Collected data
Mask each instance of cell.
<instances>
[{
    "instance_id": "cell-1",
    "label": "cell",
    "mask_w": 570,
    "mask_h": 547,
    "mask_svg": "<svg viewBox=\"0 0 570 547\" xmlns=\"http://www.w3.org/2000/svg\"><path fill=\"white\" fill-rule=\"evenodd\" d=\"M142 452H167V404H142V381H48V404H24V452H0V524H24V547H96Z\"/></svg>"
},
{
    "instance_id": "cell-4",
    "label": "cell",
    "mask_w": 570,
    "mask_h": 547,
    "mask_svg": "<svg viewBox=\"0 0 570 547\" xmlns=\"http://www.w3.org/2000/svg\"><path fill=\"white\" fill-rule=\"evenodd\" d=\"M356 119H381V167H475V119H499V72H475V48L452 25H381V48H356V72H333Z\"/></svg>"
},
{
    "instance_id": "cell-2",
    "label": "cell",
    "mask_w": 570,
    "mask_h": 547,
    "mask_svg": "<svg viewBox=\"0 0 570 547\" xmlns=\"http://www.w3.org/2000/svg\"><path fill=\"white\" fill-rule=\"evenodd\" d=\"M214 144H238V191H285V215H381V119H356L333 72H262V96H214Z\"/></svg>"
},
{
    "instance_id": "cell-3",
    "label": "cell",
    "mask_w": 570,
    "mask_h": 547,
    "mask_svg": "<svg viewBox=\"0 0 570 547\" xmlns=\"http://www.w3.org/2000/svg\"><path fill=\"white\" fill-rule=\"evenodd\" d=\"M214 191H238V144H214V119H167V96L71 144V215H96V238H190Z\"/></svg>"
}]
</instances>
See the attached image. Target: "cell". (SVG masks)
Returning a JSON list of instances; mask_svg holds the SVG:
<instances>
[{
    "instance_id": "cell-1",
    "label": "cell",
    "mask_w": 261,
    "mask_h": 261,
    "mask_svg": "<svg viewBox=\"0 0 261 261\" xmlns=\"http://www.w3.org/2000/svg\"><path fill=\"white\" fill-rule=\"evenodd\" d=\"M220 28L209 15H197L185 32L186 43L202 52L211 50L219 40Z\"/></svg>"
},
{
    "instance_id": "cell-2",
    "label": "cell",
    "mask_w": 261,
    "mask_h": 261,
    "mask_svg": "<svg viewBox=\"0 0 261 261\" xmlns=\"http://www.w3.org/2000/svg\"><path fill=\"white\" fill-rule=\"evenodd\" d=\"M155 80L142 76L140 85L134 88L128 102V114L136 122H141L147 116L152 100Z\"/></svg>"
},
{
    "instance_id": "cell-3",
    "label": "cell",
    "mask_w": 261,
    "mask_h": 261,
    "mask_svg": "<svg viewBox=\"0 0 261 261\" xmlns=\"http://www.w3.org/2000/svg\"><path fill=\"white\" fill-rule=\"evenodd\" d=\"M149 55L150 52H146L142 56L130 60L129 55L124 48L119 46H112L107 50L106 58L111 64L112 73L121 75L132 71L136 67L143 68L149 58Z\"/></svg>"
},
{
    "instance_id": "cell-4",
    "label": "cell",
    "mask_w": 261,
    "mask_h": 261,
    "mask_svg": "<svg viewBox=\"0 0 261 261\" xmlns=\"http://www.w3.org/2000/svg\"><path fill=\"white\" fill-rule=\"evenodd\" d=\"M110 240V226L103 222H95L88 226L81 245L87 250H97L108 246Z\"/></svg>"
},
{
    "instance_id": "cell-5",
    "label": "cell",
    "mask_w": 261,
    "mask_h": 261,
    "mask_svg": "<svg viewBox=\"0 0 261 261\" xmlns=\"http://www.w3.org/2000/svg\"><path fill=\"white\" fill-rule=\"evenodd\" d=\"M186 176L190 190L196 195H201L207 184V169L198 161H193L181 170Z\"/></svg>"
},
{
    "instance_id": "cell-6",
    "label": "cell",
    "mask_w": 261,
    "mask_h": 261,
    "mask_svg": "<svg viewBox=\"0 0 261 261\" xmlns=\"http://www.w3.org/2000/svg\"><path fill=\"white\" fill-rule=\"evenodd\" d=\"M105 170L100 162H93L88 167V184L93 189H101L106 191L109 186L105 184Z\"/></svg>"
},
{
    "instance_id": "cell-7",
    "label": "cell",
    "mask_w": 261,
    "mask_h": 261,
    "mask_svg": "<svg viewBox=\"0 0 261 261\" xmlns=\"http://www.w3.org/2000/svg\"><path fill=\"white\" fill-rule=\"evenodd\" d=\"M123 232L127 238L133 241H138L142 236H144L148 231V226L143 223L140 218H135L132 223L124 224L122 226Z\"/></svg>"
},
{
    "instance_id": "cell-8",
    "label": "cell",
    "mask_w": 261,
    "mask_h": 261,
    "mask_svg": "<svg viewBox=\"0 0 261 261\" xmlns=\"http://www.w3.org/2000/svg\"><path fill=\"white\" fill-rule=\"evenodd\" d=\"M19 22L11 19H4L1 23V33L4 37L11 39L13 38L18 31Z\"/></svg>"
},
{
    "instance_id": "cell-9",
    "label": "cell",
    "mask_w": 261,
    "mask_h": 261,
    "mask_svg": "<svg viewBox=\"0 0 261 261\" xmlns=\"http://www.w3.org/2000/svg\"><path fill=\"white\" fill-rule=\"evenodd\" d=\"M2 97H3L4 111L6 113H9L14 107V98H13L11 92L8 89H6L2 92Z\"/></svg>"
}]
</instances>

What is required:
Please print all of the entries above again, character for character, with nothing changed.

Full output:
Mask each instance of cell.
<instances>
[{
    "instance_id": "cell-1",
    "label": "cell",
    "mask_w": 570,
    "mask_h": 547,
    "mask_svg": "<svg viewBox=\"0 0 570 547\" xmlns=\"http://www.w3.org/2000/svg\"><path fill=\"white\" fill-rule=\"evenodd\" d=\"M142 452H167V404H142V381H48V404H24V452H0V524H24V547H96Z\"/></svg>"
},
{
    "instance_id": "cell-4",
    "label": "cell",
    "mask_w": 570,
    "mask_h": 547,
    "mask_svg": "<svg viewBox=\"0 0 570 547\" xmlns=\"http://www.w3.org/2000/svg\"><path fill=\"white\" fill-rule=\"evenodd\" d=\"M356 119H381V167H475V119H499V72H475V48L452 25H381V48H356V72H333Z\"/></svg>"
},
{
    "instance_id": "cell-2",
    "label": "cell",
    "mask_w": 570,
    "mask_h": 547,
    "mask_svg": "<svg viewBox=\"0 0 570 547\" xmlns=\"http://www.w3.org/2000/svg\"><path fill=\"white\" fill-rule=\"evenodd\" d=\"M214 144H238V191H285V215H381V119H356L333 72H262V96H214Z\"/></svg>"
},
{
    "instance_id": "cell-3",
    "label": "cell",
    "mask_w": 570,
    "mask_h": 547,
    "mask_svg": "<svg viewBox=\"0 0 570 547\" xmlns=\"http://www.w3.org/2000/svg\"><path fill=\"white\" fill-rule=\"evenodd\" d=\"M214 191H238V144H214V119H167V96L71 144V215H96V238H190Z\"/></svg>"
}]
</instances>
See the attached image. Target: "cell". (SVG masks)
Returning a JSON list of instances; mask_svg holds the SVG:
<instances>
[{
    "instance_id": "cell-1",
    "label": "cell",
    "mask_w": 261,
    "mask_h": 261,
    "mask_svg": "<svg viewBox=\"0 0 261 261\" xmlns=\"http://www.w3.org/2000/svg\"><path fill=\"white\" fill-rule=\"evenodd\" d=\"M220 28L209 15H197L185 32L186 43L202 52L211 50L219 40Z\"/></svg>"
},
{
    "instance_id": "cell-2",
    "label": "cell",
    "mask_w": 261,
    "mask_h": 261,
    "mask_svg": "<svg viewBox=\"0 0 261 261\" xmlns=\"http://www.w3.org/2000/svg\"><path fill=\"white\" fill-rule=\"evenodd\" d=\"M155 80L142 76L140 85L134 88L128 102V114L136 122H141L147 116L152 100Z\"/></svg>"
},
{
    "instance_id": "cell-3",
    "label": "cell",
    "mask_w": 261,
    "mask_h": 261,
    "mask_svg": "<svg viewBox=\"0 0 261 261\" xmlns=\"http://www.w3.org/2000/svg\"><path fill=\"white\" fill-rule=\"evenodd\" d=\"M149 55L150 52H146L142 56L130 60L129 55L124 48L119 46H112L107 50L106 58L111 64L112 73L121 75L132 71L136 67L143 68L149 58Z\"/></svg>"
},
{
    "instance_id": "cell-4",
    "label": "cell",
    "mask_w": 261,
    "mask_h": 261,
    "mask_svg": "<svg viewBox=\"0 0 261 261\" xmlns=\"http://www.w3.org/2000/svg\"><path fill=\"white\" fill-rule=\"evenodd\" d=\"M110 240V226L103 222H95L88 226L81 245L87 250H97L108 246Z\"/></svg>"
},
{
    "instance_id": "cell-5",
    "label": "cell",
    "mask_w": 261,
    "mask_h": 261,
    "mask_svg": "<svg viewBox=\"0 0 261 261\" xmlns=\"http://www.w3.org/2000/svg\"><path fill=\"white\" fill-rule=\"evenodd\" d=\"M186 176L190 190L196 195H201L207 184V169L198 161H193L181 170Z\"/></svg>"
},
{
    "instance_id": "cell-6",
    "label": "cell",
    "mask_w": 261,
    "mask_h": 261,
    "mask_svg": "<svg viewBox=\"0 0 261 261\" xmlns=\"http://www.w3.org/2000/svg\"><path fill=\"white\" fill-rule=\"evenodd\" d=\"M105 170L100 162H93L88 167V184L93 189H101L106 191L109 186L105 184Z\"/></svg>"
},
{
    "instance_id": "cell-7",
    "label": "cell",
    "mask_w": 261,
    "mask_h": 261,
    "mask_svg": "<svg viewBox=\"0 0 261 261\" xmlns=\"http://www.w3.org/2000/svg\"><path fill=\"white\" fill-rule=\"evenodd\" d=\"M123 232L127 238L133 241H138L142 236H144L148 231V226L143 223L140 218H135L132 223L124 224L122 226Z\"/></svg>"
},
{
    "instance_id": "cell-8",
    "label": "cell",
    "mask_w": 261,
    "mask_h": 261,
    "mask_svg": "<svg viewBox=\"0 0 261 261\" xmlns=\"http://www.w3.org/2000/svg\"><path fill=\"white\" fill-rule=\"evenodd\" d=\"M19 22L11 19H4L1 23V33L4 37L11 39L13 38L18 31Z\"/></svg>"
},
{
    "instance_id": "cell-9",
    "label": "cell",
    "mask_w": 261,
    "mask_h": 261,
    "mask_svg": "<svg viewBox=\"0 0 261 261\" xmlns=\"http://www.w3.org/2000/svg\"><path fill=\"white\" fill-rule=\"evenodd\" d=\"M2 97H3L4 111L6 113H9L14 107V98H13L11 92L8 89H6L2 92Z\"/></svg>"
}]
</instances>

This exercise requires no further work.